## CHALLENGE
Output every line of the material below, from its first line through the line containing "516L527 502H483L452 508L428", inclusive, as a JSON list of strings with one string per line and blank lines left out.

## TASK MATERIAL

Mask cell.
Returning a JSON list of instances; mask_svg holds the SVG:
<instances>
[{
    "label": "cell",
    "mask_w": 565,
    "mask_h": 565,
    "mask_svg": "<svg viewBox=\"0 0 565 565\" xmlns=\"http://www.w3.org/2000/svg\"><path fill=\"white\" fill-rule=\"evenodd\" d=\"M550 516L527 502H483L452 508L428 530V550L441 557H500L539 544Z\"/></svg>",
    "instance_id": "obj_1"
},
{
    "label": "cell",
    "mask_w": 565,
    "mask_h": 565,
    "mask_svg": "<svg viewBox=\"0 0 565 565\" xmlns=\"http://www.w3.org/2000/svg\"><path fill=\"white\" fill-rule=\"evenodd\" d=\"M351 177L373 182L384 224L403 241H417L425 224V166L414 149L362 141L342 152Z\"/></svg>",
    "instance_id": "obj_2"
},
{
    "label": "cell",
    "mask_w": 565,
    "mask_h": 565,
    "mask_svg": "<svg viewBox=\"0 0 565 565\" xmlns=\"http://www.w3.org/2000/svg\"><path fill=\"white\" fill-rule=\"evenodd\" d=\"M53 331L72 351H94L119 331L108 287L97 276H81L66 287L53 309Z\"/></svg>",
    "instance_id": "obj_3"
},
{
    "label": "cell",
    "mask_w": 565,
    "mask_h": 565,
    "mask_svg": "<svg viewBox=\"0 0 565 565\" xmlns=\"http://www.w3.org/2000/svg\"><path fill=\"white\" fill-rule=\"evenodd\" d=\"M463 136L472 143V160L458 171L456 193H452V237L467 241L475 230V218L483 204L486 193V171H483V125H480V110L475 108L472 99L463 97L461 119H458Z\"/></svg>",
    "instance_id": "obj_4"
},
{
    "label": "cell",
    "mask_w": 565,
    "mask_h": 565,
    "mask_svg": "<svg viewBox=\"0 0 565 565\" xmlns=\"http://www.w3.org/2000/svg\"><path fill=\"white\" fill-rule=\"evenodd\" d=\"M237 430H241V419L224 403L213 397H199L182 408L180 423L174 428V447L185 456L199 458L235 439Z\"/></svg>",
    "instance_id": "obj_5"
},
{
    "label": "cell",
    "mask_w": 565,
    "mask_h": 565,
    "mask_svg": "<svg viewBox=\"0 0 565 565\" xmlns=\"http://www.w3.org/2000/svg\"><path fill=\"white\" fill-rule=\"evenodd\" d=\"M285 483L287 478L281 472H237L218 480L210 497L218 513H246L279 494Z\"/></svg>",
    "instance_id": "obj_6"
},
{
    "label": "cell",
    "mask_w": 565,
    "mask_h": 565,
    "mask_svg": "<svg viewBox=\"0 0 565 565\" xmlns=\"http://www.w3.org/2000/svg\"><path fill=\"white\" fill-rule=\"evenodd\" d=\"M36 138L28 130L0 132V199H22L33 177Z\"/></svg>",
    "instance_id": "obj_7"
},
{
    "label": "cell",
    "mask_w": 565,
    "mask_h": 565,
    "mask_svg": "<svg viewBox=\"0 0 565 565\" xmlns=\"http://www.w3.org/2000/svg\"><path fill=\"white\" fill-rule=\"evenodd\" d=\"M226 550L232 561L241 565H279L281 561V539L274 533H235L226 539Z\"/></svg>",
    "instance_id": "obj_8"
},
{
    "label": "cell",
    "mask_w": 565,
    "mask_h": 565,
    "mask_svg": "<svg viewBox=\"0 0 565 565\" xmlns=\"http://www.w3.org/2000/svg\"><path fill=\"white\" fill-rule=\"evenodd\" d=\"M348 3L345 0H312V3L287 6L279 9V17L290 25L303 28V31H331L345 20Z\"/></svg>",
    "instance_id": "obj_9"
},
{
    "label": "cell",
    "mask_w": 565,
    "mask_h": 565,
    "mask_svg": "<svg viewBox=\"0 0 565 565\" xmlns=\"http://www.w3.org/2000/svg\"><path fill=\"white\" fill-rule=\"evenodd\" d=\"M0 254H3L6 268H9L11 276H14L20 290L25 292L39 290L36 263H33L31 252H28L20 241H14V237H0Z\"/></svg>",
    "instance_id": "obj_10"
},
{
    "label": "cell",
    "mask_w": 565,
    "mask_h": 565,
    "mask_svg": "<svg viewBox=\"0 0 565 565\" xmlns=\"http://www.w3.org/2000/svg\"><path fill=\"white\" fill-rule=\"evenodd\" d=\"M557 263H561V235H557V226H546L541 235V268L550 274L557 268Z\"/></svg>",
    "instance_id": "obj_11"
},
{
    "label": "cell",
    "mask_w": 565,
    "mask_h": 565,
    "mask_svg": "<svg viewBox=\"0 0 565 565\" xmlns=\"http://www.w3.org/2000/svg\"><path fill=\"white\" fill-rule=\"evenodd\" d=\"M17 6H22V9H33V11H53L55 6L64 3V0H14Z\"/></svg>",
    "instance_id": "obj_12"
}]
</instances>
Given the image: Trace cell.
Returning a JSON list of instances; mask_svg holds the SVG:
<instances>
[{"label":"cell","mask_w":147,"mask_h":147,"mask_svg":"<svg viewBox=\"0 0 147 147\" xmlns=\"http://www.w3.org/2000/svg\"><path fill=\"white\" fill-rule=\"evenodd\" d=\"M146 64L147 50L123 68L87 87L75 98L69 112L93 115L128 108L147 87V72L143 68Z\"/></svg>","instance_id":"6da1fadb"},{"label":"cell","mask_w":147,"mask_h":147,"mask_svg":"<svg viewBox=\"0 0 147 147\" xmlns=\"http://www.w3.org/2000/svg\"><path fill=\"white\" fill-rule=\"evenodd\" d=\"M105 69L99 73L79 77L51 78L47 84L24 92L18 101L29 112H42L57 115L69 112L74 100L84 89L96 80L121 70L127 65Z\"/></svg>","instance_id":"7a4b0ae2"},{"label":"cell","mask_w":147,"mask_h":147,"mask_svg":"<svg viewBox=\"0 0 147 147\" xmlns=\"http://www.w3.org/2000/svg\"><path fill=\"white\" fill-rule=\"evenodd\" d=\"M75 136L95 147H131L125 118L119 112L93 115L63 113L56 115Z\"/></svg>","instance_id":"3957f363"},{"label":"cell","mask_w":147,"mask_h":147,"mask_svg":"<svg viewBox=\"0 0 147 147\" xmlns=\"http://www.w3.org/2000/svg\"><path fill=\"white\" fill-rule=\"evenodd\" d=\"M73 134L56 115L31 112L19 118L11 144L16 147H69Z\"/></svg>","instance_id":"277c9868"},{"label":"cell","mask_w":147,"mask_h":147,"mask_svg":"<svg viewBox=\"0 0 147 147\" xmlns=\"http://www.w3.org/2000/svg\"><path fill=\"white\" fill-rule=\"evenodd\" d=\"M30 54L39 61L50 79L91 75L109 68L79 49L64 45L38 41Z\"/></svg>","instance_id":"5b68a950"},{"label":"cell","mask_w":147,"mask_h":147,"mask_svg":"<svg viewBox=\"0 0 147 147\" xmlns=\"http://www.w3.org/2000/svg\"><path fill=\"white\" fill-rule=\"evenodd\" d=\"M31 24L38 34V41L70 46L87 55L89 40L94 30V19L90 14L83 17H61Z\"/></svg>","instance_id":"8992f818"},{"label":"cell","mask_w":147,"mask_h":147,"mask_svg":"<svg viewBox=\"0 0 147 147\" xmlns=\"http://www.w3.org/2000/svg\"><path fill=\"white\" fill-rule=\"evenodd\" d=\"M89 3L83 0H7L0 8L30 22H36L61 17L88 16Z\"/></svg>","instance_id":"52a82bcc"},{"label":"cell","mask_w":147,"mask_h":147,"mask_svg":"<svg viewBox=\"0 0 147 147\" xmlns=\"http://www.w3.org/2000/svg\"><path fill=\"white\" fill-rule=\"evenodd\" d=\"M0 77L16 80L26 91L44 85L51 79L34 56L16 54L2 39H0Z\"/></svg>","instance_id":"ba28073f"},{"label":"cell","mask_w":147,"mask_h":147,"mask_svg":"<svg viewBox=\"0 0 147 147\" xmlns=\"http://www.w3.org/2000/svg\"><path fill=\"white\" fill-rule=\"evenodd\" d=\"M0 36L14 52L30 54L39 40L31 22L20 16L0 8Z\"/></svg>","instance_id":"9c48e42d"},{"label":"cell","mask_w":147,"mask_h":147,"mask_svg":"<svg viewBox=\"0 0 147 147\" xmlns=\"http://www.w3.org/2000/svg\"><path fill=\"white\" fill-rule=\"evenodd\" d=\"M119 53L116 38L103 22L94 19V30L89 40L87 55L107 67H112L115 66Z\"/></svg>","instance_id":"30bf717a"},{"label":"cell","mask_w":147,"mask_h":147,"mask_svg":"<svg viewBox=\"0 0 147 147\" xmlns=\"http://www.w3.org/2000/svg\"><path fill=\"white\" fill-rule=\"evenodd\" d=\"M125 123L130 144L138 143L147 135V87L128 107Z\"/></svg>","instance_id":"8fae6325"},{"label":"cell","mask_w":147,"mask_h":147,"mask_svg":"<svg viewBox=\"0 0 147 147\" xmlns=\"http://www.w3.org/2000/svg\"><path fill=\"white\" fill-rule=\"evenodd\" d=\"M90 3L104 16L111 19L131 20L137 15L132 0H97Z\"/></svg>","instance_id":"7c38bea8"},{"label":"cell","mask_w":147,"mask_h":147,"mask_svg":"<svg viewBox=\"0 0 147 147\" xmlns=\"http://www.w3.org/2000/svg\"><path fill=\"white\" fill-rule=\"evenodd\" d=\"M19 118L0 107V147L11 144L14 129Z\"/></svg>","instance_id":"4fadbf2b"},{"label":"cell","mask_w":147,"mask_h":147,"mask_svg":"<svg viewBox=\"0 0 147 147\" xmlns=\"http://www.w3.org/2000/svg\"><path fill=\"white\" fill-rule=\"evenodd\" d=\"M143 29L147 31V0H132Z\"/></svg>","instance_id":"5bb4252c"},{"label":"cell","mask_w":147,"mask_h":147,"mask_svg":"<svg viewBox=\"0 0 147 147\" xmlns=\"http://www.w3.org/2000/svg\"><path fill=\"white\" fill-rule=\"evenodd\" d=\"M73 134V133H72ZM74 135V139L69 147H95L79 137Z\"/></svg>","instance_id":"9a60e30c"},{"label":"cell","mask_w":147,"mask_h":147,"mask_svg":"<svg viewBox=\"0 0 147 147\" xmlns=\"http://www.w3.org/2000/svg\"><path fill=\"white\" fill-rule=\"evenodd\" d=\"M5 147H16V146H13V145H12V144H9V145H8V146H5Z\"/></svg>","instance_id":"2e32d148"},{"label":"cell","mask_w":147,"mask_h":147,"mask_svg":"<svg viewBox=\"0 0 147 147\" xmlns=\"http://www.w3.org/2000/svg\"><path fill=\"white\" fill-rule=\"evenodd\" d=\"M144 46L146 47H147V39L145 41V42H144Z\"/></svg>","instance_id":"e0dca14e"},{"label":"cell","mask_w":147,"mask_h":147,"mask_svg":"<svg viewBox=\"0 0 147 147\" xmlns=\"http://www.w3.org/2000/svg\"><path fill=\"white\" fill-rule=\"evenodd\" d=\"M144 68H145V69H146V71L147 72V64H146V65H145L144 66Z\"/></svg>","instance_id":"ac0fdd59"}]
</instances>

## RESPONSE BELOW
[
  "Mask cell.",
  "Returning a JSON list of instances; mask_svg holds the SVG:",
  "<instances>",
  "[{",
  "    \"label\": \"cell\",",
  "    \"mask_w\": 565,",
  "    \"mask_h\": 565,",
  "    \"mask_svg\": \"<svg viewBox=\\\"0 0 565 565\\\" xmlns=\\\"http://www.w3.org/2000/svg\\\"><path fill=\\\"white\\\" fill-rule=\\\"evenodd\\\" d=\\\"M550 516L527 502H483L452 508L428 530V550L441 557H500L539 544Z\\\"/></svg>\","
]